My kids dressed up as Luigi (from the Mario Brothers game). Son was Firepower Luigi and daughter was regular ol’ Luigi. My husband dressed up as LeBron James. I went as myself: “sexy” theologian. Hey, at least I amuse myself. Hopefully I’ll have some pictures to post later in the week.
Now, with that sugar fest behind us, I can turn to the more meaningful aspects of the season. Today is All Saint’s Day and Dia de los Muertos (Day of the Dead); tomorrow is All Soul’s Day. Tonight my family will observe our dumb supper. Adam’s grandmother has not passed; in fact, she’s doing better and is doing well in her own home. No new faces will grace our table this year.
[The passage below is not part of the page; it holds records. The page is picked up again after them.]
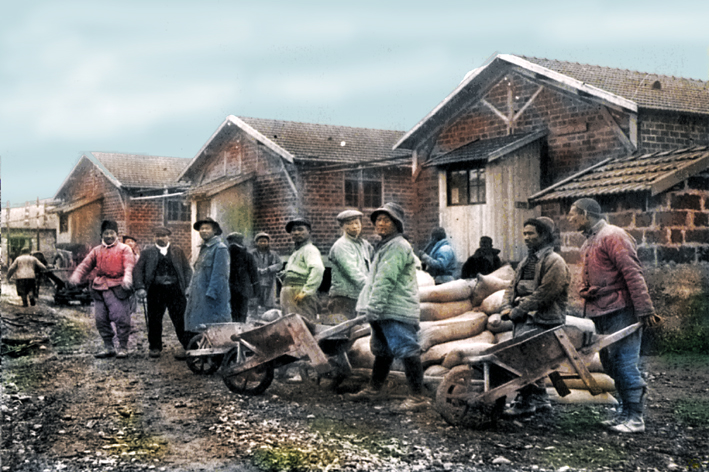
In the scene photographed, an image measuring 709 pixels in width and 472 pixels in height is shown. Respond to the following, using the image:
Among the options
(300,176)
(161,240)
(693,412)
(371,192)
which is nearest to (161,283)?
(161,240)

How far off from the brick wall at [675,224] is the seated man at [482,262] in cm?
188

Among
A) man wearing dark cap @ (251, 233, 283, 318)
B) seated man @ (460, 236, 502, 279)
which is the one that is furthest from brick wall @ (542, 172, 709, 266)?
man wearing dark cap @ (251, 233, 283, 318)

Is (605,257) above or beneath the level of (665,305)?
above

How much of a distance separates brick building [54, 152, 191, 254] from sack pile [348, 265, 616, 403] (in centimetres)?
1731

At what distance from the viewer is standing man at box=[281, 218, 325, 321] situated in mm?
7352

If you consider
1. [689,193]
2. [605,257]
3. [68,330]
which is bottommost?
[68,330]

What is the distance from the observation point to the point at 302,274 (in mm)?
7512

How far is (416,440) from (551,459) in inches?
37.1

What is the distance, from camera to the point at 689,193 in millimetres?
8773

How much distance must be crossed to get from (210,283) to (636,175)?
574 centimetres

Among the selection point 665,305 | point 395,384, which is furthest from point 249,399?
point 665,305

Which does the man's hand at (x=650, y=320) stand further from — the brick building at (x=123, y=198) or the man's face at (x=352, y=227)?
the brick building at (x=123, y=198)

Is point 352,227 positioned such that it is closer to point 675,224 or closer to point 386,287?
point 386,287

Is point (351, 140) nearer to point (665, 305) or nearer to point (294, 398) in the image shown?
point (665, 305)
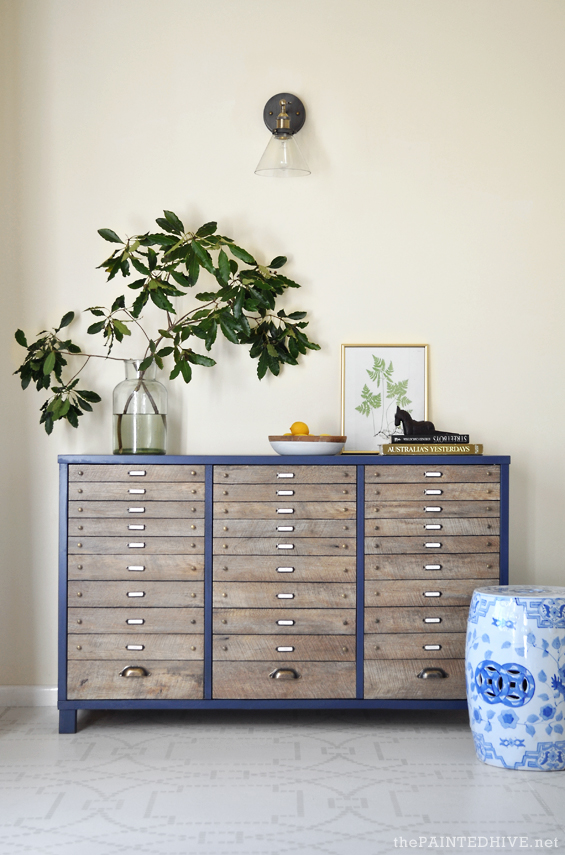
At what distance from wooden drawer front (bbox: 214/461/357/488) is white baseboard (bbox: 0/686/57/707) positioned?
1251mm

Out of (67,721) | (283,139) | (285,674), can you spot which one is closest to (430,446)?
(285,674)

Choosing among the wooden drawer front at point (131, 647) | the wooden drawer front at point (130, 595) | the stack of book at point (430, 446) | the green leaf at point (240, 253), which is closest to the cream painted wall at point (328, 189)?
the green leaf at point (240, 253)

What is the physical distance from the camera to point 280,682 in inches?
114

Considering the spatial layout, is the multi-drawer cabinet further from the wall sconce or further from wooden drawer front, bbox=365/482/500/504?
the wall sconce

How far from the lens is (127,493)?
2930mm

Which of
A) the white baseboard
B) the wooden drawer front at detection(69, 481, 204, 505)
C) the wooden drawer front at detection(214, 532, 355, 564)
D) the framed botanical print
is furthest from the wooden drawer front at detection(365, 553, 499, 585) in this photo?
the white baseboard

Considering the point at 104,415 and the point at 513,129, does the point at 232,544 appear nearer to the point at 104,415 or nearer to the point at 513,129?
the point at 104,415

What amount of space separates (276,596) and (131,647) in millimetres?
573

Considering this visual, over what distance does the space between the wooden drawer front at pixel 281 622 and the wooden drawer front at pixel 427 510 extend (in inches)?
16.0

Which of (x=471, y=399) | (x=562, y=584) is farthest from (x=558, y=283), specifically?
(x=562, y=584)

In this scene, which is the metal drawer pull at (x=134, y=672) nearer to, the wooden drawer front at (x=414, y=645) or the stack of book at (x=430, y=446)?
the wooden drawer front at (x=414, y=645)

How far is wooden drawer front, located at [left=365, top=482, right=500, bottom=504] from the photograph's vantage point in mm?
2930

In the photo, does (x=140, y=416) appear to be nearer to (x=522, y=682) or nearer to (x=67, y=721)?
(x=67, y=721)

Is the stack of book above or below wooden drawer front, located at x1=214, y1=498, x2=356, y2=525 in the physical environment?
above
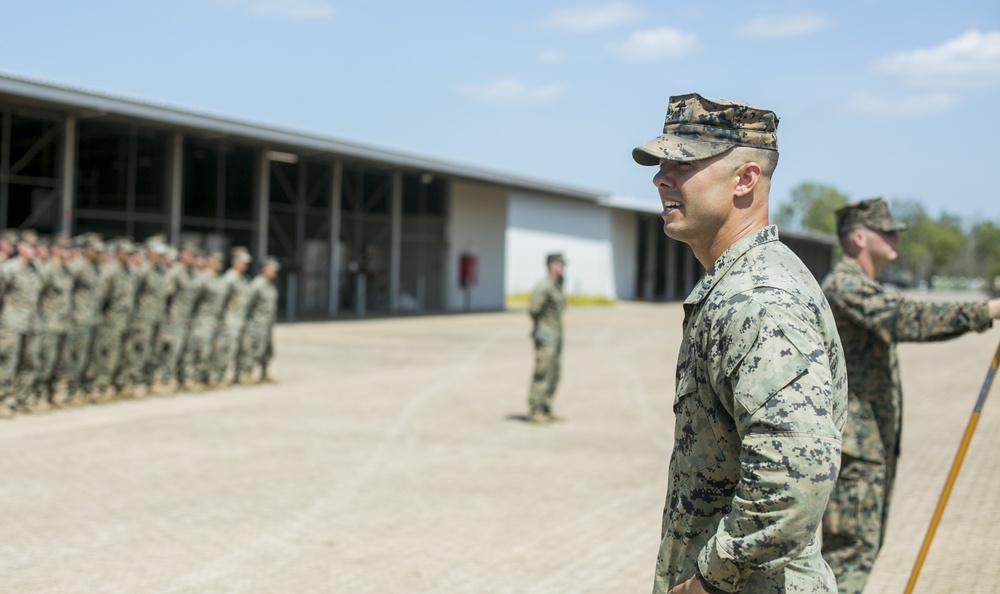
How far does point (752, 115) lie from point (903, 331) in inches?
95.1

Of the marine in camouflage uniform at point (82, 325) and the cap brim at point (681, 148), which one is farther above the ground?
the cap brim at point (681, 148)

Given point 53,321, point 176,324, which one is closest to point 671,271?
point 176,324

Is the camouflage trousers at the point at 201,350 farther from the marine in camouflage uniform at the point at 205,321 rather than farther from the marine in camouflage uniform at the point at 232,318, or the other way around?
the marine in camouflage uniform at the point at 232,318

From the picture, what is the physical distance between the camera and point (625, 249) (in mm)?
50844

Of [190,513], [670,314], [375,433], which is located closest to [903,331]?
[190,513]

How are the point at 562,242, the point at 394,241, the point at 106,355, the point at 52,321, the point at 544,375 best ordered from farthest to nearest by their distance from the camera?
Result: the point at 562,242 < the point at 394,241 < the point at 106,355 < the point at 52,321 < the point at 544,375

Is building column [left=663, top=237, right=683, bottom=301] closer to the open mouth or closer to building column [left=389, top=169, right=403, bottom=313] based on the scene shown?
building column [left=389, top=169, right=403, bottom=313]

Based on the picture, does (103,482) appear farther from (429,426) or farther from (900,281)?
(900,281)

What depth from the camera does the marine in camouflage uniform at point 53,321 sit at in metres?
12.8

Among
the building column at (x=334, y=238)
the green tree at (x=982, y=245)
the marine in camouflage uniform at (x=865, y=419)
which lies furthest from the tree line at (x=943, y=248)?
the marine in camouflage uniform at (x=865, y=419)

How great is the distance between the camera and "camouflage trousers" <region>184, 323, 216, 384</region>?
601 inches

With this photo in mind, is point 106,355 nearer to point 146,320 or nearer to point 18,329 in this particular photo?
point 146,320

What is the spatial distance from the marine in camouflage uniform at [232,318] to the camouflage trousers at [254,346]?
11 cm

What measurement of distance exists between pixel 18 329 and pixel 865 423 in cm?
1081
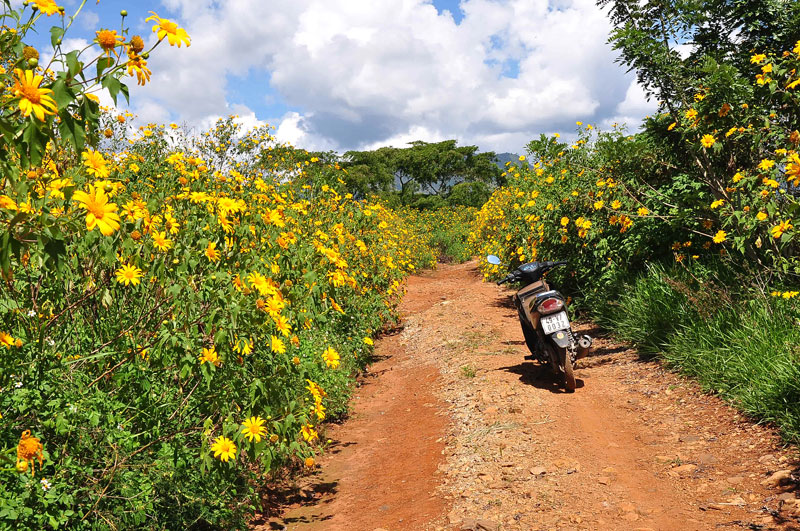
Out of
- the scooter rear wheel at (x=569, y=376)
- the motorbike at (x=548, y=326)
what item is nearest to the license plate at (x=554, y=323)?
the motorbike at (x=548, y=326)

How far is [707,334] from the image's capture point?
17.5ft

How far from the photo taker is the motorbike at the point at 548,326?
5348mm

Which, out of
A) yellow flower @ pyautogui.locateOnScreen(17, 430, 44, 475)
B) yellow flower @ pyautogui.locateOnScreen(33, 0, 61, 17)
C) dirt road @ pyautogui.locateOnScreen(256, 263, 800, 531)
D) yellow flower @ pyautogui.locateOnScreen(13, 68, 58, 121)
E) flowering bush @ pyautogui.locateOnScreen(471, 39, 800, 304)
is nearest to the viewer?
yellow flower @ pyautogui.locateOnScreen(13, 68, 58, 121)

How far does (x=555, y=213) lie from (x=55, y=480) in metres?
7.55

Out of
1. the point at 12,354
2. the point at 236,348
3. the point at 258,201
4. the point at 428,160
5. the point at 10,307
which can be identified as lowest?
the point at 236,348

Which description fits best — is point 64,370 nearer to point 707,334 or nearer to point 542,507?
point 542,507

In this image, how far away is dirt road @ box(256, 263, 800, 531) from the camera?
3.38 metres

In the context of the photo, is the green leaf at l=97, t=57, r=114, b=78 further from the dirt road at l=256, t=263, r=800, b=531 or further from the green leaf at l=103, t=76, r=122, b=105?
the dirt road at l=256, t=263, r=800, b=531

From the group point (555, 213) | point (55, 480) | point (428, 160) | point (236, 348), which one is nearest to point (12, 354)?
point (55, 480)

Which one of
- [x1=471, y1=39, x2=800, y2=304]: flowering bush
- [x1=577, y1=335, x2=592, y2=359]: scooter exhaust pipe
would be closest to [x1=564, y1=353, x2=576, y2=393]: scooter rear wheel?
[x1=577, y1=335, x2=592, y2=359]: scooter exhaust pipe

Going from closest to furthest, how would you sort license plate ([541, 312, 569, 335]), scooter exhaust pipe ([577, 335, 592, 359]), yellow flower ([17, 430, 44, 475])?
yellow flower ([17, 430, 44, 475]) < license plate ([541, 312, 569, 335]) < scooter exhaust pipe ([577, 335, 592, 359])

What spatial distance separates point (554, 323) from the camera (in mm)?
5344

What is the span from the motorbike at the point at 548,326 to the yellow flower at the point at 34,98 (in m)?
4.32

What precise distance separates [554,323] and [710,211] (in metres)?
2.00
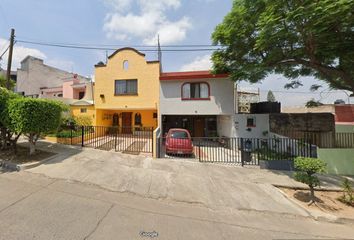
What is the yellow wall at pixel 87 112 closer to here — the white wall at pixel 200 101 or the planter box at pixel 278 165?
the white wall at pixel 200 101

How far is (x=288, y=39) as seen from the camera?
796 cm

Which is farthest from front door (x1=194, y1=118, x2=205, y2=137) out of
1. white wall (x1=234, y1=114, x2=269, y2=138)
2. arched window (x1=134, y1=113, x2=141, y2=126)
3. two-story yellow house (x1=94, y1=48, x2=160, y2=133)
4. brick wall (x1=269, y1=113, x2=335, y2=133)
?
brick wall (x1=269, y1=113, x2=335, y2=133)

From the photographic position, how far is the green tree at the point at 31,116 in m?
7.93

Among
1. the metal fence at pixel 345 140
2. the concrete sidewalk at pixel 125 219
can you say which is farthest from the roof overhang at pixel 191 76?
the concrete sidewalk at pixel 125 219

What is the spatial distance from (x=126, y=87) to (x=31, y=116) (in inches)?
335

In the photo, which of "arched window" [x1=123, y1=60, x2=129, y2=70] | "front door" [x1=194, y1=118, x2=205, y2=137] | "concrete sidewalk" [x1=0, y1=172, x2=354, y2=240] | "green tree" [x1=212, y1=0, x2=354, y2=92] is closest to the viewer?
"concrete sidewalk" [x1=0, y1=172, x2=354, y2=240]

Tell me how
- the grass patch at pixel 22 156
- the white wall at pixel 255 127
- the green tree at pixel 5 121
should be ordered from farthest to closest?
the white wall at pixel 255 127
the green tree at pixel 5 121
the grass patch at pixel 22 156

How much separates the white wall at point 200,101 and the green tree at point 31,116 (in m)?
7.78

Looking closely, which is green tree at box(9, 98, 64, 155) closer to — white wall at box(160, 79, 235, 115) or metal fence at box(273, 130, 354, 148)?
white wall at box(160, 79, 235, 115)

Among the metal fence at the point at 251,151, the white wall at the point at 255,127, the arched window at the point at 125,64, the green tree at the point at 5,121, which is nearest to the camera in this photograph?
the green tree at the point at 5,121

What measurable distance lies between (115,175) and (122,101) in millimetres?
9909

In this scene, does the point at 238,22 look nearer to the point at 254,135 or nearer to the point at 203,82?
the point at 203,82

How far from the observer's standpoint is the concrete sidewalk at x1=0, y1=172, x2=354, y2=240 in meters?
3.66

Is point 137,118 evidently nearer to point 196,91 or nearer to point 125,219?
point 196,91
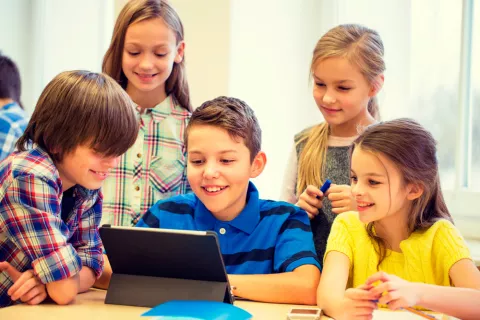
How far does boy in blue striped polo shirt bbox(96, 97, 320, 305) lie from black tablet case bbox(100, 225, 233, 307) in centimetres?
23

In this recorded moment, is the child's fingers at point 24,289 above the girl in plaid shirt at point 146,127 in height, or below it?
below

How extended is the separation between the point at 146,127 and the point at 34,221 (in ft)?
2.52

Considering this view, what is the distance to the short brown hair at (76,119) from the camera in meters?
1.58

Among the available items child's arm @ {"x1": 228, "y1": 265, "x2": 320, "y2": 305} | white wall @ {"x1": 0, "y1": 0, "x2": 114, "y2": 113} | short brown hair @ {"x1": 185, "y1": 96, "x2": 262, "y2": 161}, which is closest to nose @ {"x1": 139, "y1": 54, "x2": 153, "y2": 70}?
short brown hair @ {"x1": 185, "y1": 96, "x2": 262, "y2": 161}

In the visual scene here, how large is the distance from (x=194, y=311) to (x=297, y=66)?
179 cm

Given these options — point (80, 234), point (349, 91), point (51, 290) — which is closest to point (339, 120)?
point (349, 91)

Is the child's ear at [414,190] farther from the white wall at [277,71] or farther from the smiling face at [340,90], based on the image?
the white wall at [277,71]

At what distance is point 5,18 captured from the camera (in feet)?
12.8

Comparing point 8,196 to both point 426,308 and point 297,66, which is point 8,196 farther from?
point 297,66

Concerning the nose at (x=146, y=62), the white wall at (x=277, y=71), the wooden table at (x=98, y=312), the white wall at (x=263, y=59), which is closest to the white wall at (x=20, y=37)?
the white wall at (x=263, y=59)

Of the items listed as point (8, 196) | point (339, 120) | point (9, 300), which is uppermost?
point (339, 120)

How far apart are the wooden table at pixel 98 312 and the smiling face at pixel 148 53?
0.85 m

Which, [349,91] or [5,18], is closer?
[349,91]

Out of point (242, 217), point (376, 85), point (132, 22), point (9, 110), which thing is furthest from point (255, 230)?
point (9, 110)
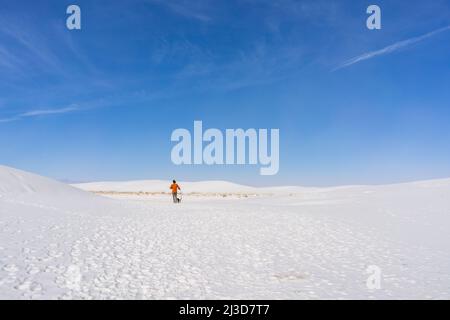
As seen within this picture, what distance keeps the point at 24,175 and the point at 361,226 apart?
27749 millimetres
This time of year I honor Death and I choose to welcome the Dead into my home. A common refrain is ‘the veils between the world are thin.’ I don’t know if I feel this or have experienced it, but I do feel a shift. Autumn is fully entrenched here in the Pacific North West. Dinner times are dark. I feel the energy shift within me and without.
I’m feeling weary from all the blazing of the fires of summer. My ashes are smoldering and I need time to sit with the embers as the die down, reflect on what has burnt to the ground, and prepare for the cold that comes when that fire goes out. It’s time to light a smaller fire, one that will warm me through winter as I hibernate, gestate – all those good hunkering down metaphors.
This year I have felt the fires acutely. I have been burned, I have blazed, I have seen the fires consuming those around me. Burn, burn it all to the ground, so that we can rise like phoenixes. But I’m tired. Really, profoundly tired. It means I won’t be attending a Feri ritual on Saturday; I just can’t make the 80 minute drive each way. I’m not sure I would have anything to offer. I’m not sure how able I am to connect with the spirit world right now. That disappoints me.
But I feel the fires. I honor that. I’ll sit with that. Maybe I’ll have more to report later and maybe I won’t.
Happy Samhain to all! May your fires be contained and may you find rest and celebration around them.